Bust out of your Summer Apathy!

It’s that time again! The new semester is starting up in less than a month and I’m sure teachers are busy getting everything ready to go.

Top 5 tips to get ready for next semester teaching in a Korean university

Let’s get to it!

Plan ahead

There’s nothing more terrible than frantically trying to pull something together an hour before class. Trust me, I’ve been there and it’s not a happy place for your mental health. I always try to stay 2-3 weeks ahead for my lesson planning instead of waiting for crunch time before anything gets done.

Murphy’s LawThings don’t work

You know it always happens: Monday morning at 8:00 am before the semester starts, there’s a line-up of 5 people trying to use the photocopier to copy their syllabus and of course it breaks. Be organized and hit it a few days before, just in case, especially if you have an old piece of junk like at my university.

Simple is best, for everything

You don’t need to reinvent the wheel and simple is almost always better. Of course, put a bit of effort and creative energy into your lessons, but it really is okay to use a page or two out of the textbook, or to use something like 39 ESL Warm-Ups: For Teenagers and Adults. People have gone before you and done all the hard work, so why not take advantage of it?

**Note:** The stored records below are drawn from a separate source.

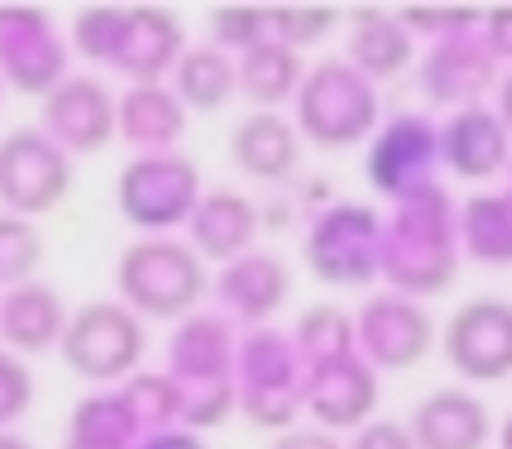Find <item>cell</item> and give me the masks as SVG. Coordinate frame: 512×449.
I'll list each match as a JSON object with an SVG mask.
<instances>
[{
    "mask_svg": "<svg viewBox=\"0 0 512 449\" xmlns=\"http://www.w3.org/2000/svg\"><path fill=\"white\" fill-rule=\"evenodd\" d=\"M297 126L315 149H351L378 126L373 81L346 59H324L319 68H310V77H301Z\"/></svg>",
    "mask_w": 512,
    "mask_h": 449,
    "instance_id": "2",
    "label": "cell"
},
{
    "mask_svg": "<svg viewBox=\"0 0 512 449\" xmlns=\"http://www.w3.org/2000/svg\"><path fill=\"white\" fill-rule=\"evenodd\" d=\"M212 36L216 50H252L270 36V14H256V9H216L212 14Z\"/></svg>",
    "mask_w": 512,
    "mask_h": 449,
    "instance_id": "29",
    "label": "cell"
},
{
    "mask_svg": "<svg viewBox=\"0 0 512 449\" xmlns=\"http://www.w3.org/2000/svg\"><path fill=\"white\" fill-rule=\"evenodd\" d=\"M351 449H414V441H409V427L405 423H391V418H382V423L364 427V432L351 441Z\"/></svg>",
    "mask_w": 512,
    "mask_h": 449,
    "instance_id": "31",
    "label": "cell"
},
{
    "mask_svg": "<svg viewBox=\"0 0 512 449\" xmlns=\"http://www.w3.org/2000/svg\"><path fill=\"white\" fill-rule=\"evenodd\" d=\"M221 292L243 319H265L283 297H288V270L274 256H256L243 252L230 270L221 274Z\"/></svg>",
    "mask_w": 512,
    "mask_h": 449,
    "instance_id": "24",
    "label": "cell"
},
{
    "mask_svg": "<svg viewBox=\"0 0 512 449\" xmlns=\"http://www.w3.org/2000/svg\"><path fill=\"white\" fill-rule=\"evenodd\" d=\"M270 449H337V441L328 432H288V436H279Z\"/></svg>",
    "mask_w": 512,
    "mask_h": 449,
    "instance_id": "33",
    "label": "cell"
},
{
    "mask_svg": "<svg viewBox=\"0 0 512 449\" xmlns=\"http://www.w3.org/2000/svg\"><path fill=\"white\" fill-rule=\"evenodd\" d=\"M495 81H499L495 54L486 50L481 36H468V32L445 36L423 63L427 99H436V104H454V113H459V108H477L481 95H486Z\"/></svg>",
    "mask_w": 512,
    "mask_h": 449,
    "instance_id": "11",
    "label": "cell"
},
{
    "mask_svg": "<svg viewBox=\"0 0 512 449\" xmlns=\"http://www.w3.org/2000/svg\"><path fill=\"white\" fill-rule=\"evenodd\" d=\"M63 364L86 382H117L144 360V324L122 301H86L59 337Z\"/></svg>",
    "mask_w": 512,
    "mask_h": 449,
    "instance_id": "3",
    "label": "cell"
},
{
    "mask_svg": "<svg viewBox=\"0 0 512 449\" xmlns=\"http://www.w3.org/2000/svg\"><path fill=\"white\" fill-rule=\"evenodd\" d=\"M0 449H32L23 441V436H14V432H0Z\"/></svg>",
    "mask_w": 512,
    "mask_h": 449,
    "instance_id": "35",
    "label": "cell"
},
{
    "mask_svg": "<svg viewBox=\"0 0 512 449\" xmlns=\"http://www.w3.org/2000/svg\"><path fill=\"white\" fill-rule=\"evenodd\" d=\"M41 117L63 153H99L117 135V104L95 77H63L45 95Z\"/></svg>",
    "mask_w": 512,
    "mask_h": 449,
    "instance_id": "8",
    "label": "cell"
},
{
    "mask_svg": "<svg viewBox=\"0 0 512 449\" xmlns=\"http://www.w3.org/2000/svg\"><path fill=\"white\" fill-rule=\"evenodd\" d=\"M355 324L333 306H315L301 315V346H306V364H328L337 355H351Z\"/></svg>",
    "mask_w": 512,
    "mask_h": 449,
    "instance_id": "26",
    "label": "cell"
},
{
    "mask_svg": "<svg viewBox=\"0 0 512 449\" xmlns=\"http://www.w3.org/2000/svg\"><path fill=\"white\" fill-rule=\"evenodd\" d=\"M41 265V234L23 216H0V283L18 288Z\"/></svg>",
    "mask_w": 512,
    "mask_h": 449,
    "instance_id": "27",
    "label": "cell"
},
{
    "mask_svg": "<svg viewBox=\"0 0 512 449\" xmlns=\"http://www.w3.org/2000/svg\"><path fill=\"white\" fill-rule=\"evenodd\" d=\"M445 364L468 382H504L512 373V306L504 297H472L445 324Z\"/></svg>",
    "mask_w": 512,
    "mask_h": 449,
    "instance_id": "7",
    "label": "cell"
},
{
    "mask_svg": "<svg viewBox=\"0 0 512 449\" xmlns=\"http://www.w3.org/2000/svg\"><path fill=\"white\" fill-rule=\"evenodd\" d=\"M180 54H185V32H180L176 14H162V9H126L108 63L122 68L135 86H162V77L176 68Z\"/></svg>",
    "mask_w": 512,
    "mask_h": 449,
    "instance_id": "12",
    "label": "cell"
},
{
    "mask_svg": "<svg viewBox=\"0 0 512 449\" xmlns=\"http://www.w3.org/2000/svg\"><path fill=\"white\" fill-rule=\"evenodd\" d=\"M176 99H185L198 113H221L234 95H239V77L225 50L216 45H194L176 59Z\"/></svg>",
    "mask_w": 512,
    "mask_h": 449,
    "instance_id": "23",
    "label": "cell"
},
{
    "mask_svg": "<svg viewBox=\"0 0 512 449\" xmlns=\"http://www.w3.org/2000/svg\"><path fill=\"white\" fill-rule=\"evenodd\" d=\"M63 328H68V310L54 297V288H45L36 279L9 288L5 301H0V337L14 351H27V355L50 351V346H59Z\"/></svg>",
    "mask_w": 512,
    "mask_h": 449,
    "instance_id": "19",
    "label": "cell"
},
{
    "mask_svg": "<svg viewBox=\"0 0 512 449\" xmlns=\"http://www.w3.org/2000/svg\"><path fill=\"white\" fill-rule=\"evenodd\" d=\"M499 445H504V449H512V418L504 423V436H499Z\"/></svg>",
    "mask_w": 512,
    "mask_h": 449,
    "instance_id": "36",
    "label": "cell"
},
{
    "mask_svg": "<svg viewBox=\"0 0 512 449\" xmlns=\"http://www.w3.org/2000/svg\"><path fill=\"white\" fill-rule=\"evenodd\" d=\"M499 122H504L508 135H512V72L499 81Z\"/></svg>",
    "mask_w": 512,
    "mask_h": 449,
    "instance_id": "34",
    "label": "cell"
},
{
    "mask_svg": "<svg viewBox=\"0 0 512 449\" xmlns=\"http://www.w3.org/2000/svg\"><path fill=\"white\" fill-rule=\"evenodd\" d=\"M0 72L27 95H50L68 68L63 45L45 14H0Z\"/></svg>",
    "mask_w": 512,
    "mask_h": 449,
    "instance_id": "9",
    "label": "cell"
},
{
    "mask_svg": "<svg viewBox=\"0 0 512 449\" xmlns=\"http://www.w3.org/2000/svg\"><path fill=\"white\" fill-rule=\"evenodd\" d=\"M117 131L144 153H171L185 135V108L167 86H135L117 108Z\"/></svg>",
    "mask_w": 512,
    "mask_h": 449,
    "instance_id": "21",
    "label": "cell"
},
{
    "mask_svg": "<svg viewBox=\"0 0 512 449\" xmlns=\"http://www.w3.org/2000/svg\"><path fill=\"white\" fill-rule=\"evenodd\" d=\"M342 23V14L337 9H274L270 14V36L283 45H292V50H301V45H315L324 41L333 27Z\"/></svg>",
    "mask_w": 512,
    "mask_h": 449,
    "instance_id": "28",
    "label": "cell"
},
{
    "mask_svg": "<svg viewBox=\"0 0 512 449\" xmlns=\"http://www.w3.org/2000/svg\"><path fill=\"white\" fill-rule=\"evenodd\" d=\"M230 162L261 185H288L297 176L301 140L279 113H248L230 131Z\"/></svg>",
    "mask_w": 512,
    "mask_h": 449,
    "instance_id": "16",
    "label": "cell"
},
{
    "mask_svg": "<svg viewBox=\"0 0 512 449\" xmlns=\"http://www.w3.org/2000/svg\"><path fill=\"white\" fill-rule=\"evenodd\" d=\"M301 72H306L301 54L292 45L265 36L261 45L243 50V63L234 68V77H239V95L252 99L256 113H274V104H283L301 90Z\"/></svg>",
    "mask_w": 512,
    "mask_h": 449,
    "instance_id": "22",
    "label": "cell"
},
{
    "mask_svg": "<svg viewBox=\"0 0 512 449\" xmlns=\"http://www.w3.org/2000/svg\"><path fill=\"white\" fill-rule=\"evenodd\" d=\"M306 261L324 283H369L382 274V221L369 207H328L310 225Z\"/></svg>",
    "mask_w": 512,
    "mask_h": 449,
    "instance_id": "6",
    "label": "cell"
},
{
    "mask_svg": "<svg viewBox=\"0 0 512 449\" xmlns=\"http://www.w3.org/2000/svg\"><path fill=\"white\" fill-rule=\"evenodd\" d=\"M355 324H360L355 337H360L364 355H369V364H378V369H409V364H418L427 355V346H432V319L418 306H409L400 292L373 297L369 306L360 310Z\"/></svg>",
    "mask_w": 512,
    "mask_h": 449,
    "instance_id": "10",
    "label": "cell"
},
{
    "mask_svg": "<svg viewBox=\"0 0 512 449\" xmlns=\"http://www.w3.org/2000/svg\"><path fill=\"white\" fill-rule=\"evenodd\" d=\"M117 292L122 306L149 319H176L203 301L207 274L194 247L171 243V238H144L126 247L117 261Z\"/></svg>",
    "mask_w": 512,
    "mask_h": 449,
    "instance_id": "1",
    "label": "cell"
},
{
    "mask_svg": "<svg viewBox=\"0 0 512 449\" xmlns=\"http://www.w3.org/2000/svg\"><path fill=\"white\" fill-rule=\"evenodd\" d=\"M463 247L481 265H512V189L481 194L463 207Z\"/></svg>",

Similar to not reinventing the wheel, hopefully you’ve been saving your lessons somewhere in a place like Dropbox or Google Drive (read the post for why I love Google Drive). There are always plenty of generic “conversation” classes here in Korea where you are free to use anything you want and it’s much easier to reuse an old lesson than to pull something new out of your hat.

Work space

Make sure that you have a happy place where you can get work done so you can put some focused effort into stuff. For me, it’s usually not at home and if I want to be productive, it’s far better for me to go into my office, which I’m lucky enough to share with only 2 people who are rarely (if ever) there. When we are there together, people just do their own thing and while friendly, we don’t carry on a running conversation, thankfully.

But some people at other universities share an office with 10+ people and of course, serious work is impossible in that kind of environment so those people could maybe find a quiet coffee shop near their house, a public library or set-up a space at home to do serious work like lesson planning and grading. Whatever works for you.